Reproduce the listing from its first line through the line containing "3545 millimetres", inclusive, substituting "centimeters" for "centimetres" and leaving everything else unchanged.

--- begin RAW DATA ---

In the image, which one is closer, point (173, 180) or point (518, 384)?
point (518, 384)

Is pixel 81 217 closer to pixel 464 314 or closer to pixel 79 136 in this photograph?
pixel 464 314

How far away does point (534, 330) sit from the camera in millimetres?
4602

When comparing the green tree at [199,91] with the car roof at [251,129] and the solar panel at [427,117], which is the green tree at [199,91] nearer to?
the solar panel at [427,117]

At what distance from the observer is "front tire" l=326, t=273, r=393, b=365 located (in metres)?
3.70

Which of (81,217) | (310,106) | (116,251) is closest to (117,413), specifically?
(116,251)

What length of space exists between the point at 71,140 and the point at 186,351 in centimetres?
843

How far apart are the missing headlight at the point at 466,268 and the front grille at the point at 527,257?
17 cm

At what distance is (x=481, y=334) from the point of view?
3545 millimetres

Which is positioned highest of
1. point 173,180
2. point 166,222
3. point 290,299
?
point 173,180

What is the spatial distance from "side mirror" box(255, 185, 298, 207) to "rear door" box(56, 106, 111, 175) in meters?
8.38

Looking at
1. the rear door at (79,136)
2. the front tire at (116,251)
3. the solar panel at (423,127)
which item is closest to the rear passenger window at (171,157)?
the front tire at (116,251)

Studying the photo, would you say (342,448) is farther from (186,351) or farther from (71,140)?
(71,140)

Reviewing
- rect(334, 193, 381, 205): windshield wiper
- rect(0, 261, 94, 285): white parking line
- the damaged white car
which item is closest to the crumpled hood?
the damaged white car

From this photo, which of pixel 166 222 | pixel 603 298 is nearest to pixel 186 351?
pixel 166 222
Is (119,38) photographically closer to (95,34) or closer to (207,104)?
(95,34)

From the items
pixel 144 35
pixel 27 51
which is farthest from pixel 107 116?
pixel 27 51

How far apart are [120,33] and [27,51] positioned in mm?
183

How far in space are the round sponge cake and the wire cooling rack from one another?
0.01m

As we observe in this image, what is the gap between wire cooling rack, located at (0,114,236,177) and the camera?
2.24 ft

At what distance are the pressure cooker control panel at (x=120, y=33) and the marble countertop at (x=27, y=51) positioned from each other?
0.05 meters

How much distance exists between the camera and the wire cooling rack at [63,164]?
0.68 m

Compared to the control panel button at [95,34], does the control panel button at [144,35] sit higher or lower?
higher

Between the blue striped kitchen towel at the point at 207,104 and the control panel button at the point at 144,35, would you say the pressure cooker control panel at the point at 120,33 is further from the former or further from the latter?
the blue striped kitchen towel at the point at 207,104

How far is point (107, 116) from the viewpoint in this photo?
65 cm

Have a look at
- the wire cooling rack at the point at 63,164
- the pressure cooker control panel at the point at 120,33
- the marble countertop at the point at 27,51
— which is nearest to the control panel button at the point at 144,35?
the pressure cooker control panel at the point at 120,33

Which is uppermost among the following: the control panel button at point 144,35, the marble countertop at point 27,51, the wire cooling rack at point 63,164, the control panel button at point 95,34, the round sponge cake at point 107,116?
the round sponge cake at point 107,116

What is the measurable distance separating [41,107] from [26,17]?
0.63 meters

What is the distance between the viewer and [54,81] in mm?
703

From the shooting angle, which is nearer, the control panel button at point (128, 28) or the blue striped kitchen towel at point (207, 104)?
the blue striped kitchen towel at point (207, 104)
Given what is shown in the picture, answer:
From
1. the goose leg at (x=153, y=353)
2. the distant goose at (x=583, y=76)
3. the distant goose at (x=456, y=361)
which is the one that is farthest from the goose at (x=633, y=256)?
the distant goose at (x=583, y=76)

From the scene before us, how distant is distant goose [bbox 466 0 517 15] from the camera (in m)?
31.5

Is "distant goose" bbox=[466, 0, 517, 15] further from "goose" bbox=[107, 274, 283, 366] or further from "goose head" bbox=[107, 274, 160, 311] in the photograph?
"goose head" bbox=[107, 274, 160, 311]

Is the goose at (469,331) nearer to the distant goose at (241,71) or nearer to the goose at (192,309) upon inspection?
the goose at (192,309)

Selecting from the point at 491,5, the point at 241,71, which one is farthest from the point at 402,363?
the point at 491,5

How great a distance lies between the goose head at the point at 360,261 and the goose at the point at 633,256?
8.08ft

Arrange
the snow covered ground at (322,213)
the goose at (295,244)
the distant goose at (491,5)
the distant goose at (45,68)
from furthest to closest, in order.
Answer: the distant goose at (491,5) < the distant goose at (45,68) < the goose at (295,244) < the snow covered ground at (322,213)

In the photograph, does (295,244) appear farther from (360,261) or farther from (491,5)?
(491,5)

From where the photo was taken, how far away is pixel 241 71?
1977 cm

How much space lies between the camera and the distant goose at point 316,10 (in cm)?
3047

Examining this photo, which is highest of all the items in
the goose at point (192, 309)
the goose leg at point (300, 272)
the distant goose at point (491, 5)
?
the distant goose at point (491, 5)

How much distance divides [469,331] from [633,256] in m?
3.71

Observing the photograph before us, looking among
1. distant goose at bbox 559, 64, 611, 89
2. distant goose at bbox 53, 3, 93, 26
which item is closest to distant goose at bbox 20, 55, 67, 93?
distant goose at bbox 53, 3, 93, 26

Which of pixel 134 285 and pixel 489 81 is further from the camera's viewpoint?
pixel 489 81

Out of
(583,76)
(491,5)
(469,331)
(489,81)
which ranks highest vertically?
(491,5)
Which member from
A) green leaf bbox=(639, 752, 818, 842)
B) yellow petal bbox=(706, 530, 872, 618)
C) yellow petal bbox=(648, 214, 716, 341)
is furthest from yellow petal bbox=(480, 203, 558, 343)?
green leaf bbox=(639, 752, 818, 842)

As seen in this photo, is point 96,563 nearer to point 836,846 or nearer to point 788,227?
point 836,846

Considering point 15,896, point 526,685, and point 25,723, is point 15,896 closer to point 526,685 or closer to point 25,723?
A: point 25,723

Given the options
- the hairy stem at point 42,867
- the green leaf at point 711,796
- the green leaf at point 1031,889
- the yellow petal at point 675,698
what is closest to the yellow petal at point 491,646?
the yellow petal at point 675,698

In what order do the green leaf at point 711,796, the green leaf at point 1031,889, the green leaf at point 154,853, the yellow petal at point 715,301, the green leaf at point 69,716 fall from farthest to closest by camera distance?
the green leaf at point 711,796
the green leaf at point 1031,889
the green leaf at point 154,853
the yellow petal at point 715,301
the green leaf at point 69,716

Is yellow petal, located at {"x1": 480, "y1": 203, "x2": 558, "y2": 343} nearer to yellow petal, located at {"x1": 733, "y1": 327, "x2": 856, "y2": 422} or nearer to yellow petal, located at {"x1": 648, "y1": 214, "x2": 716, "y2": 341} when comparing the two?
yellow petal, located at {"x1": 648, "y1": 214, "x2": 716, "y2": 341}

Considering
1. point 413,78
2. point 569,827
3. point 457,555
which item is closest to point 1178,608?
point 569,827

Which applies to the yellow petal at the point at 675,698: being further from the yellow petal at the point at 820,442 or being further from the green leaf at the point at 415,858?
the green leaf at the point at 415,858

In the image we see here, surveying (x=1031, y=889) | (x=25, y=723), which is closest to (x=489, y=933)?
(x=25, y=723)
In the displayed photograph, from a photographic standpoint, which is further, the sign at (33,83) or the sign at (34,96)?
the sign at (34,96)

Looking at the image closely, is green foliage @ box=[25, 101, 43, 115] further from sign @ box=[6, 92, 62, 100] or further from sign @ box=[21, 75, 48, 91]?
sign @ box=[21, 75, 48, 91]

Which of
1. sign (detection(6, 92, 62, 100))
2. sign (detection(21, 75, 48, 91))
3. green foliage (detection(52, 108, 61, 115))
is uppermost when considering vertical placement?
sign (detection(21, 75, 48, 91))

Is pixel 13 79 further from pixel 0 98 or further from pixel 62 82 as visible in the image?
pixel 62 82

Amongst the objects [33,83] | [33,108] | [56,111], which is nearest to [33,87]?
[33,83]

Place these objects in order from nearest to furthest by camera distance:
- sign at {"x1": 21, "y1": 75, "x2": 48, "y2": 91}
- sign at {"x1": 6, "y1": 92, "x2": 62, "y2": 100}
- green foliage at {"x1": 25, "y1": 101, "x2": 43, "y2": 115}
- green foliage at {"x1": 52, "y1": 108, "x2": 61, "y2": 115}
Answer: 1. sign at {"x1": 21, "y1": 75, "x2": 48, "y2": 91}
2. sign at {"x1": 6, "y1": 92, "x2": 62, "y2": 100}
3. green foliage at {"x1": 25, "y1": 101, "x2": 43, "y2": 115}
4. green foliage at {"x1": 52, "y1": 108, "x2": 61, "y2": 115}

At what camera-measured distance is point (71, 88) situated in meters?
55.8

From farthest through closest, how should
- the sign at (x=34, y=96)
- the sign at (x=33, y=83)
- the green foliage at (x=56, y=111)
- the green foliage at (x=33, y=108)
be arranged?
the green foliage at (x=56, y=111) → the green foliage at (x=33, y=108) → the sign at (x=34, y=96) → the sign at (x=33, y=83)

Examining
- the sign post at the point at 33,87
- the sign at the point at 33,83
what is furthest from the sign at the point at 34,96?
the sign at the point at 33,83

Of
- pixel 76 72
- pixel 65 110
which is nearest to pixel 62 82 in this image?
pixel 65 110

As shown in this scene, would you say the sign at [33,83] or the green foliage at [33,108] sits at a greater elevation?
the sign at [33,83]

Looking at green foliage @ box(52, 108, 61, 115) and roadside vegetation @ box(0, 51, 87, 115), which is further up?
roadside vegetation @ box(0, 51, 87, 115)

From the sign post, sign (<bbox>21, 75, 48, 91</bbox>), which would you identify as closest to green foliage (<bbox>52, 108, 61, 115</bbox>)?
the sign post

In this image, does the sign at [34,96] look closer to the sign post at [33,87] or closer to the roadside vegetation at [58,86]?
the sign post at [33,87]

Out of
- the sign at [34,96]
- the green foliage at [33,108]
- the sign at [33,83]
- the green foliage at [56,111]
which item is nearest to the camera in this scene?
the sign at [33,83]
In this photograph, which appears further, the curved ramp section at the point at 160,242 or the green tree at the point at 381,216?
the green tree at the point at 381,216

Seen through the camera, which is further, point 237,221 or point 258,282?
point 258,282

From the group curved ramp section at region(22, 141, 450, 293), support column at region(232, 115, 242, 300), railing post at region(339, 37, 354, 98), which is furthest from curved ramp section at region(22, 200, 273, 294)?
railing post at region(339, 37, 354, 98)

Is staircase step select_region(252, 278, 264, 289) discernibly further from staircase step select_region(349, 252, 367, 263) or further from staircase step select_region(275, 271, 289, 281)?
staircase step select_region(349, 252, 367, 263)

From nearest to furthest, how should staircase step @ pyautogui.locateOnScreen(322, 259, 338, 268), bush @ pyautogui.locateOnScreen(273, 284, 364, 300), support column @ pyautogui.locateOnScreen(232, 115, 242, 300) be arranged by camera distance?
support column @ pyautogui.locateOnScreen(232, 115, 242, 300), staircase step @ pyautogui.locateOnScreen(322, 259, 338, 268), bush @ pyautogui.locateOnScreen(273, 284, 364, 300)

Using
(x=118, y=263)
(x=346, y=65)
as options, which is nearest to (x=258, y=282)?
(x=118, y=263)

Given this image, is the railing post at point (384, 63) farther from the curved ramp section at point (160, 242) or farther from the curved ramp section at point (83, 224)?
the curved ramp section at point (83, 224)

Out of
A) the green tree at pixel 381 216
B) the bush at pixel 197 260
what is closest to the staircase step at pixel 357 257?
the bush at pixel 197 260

--- end RAW DATA ---

## TASK RESPONSE
In the image, which one is closer, point (173, 180) or point (518, 384)?
point (518, 384)

Is pixel 81 217 closer to pixel 464 314 or closer to pixel 79 136 in this photograph?
pixel 464 314

How far away does point (534, 330) sit from the camera in millimetres?
4602

When comparing the green tree at [199,91] with the car roof at [251,129] and the solar panel at [427,117], which is the green tree at [199,91] nearer to?
the solar panel at [427,117]

At what distance from the observer is "front tire" l=326, t=273, r=393, b=365 located (in metres)?
3.70

Which of (81,217) | (310,106) | (116,251) is closest to (117,413), specifically?
(116,251)

What length of space exists between the point at 71,140 and the point at 186,351 in centimeters?
843

How far apart are the missing headlight at the point at 466,268 and the front grille at the point at 527,257?
17 cm

At what distance is (x=481, y=334) from the point of view?
3545 millimetres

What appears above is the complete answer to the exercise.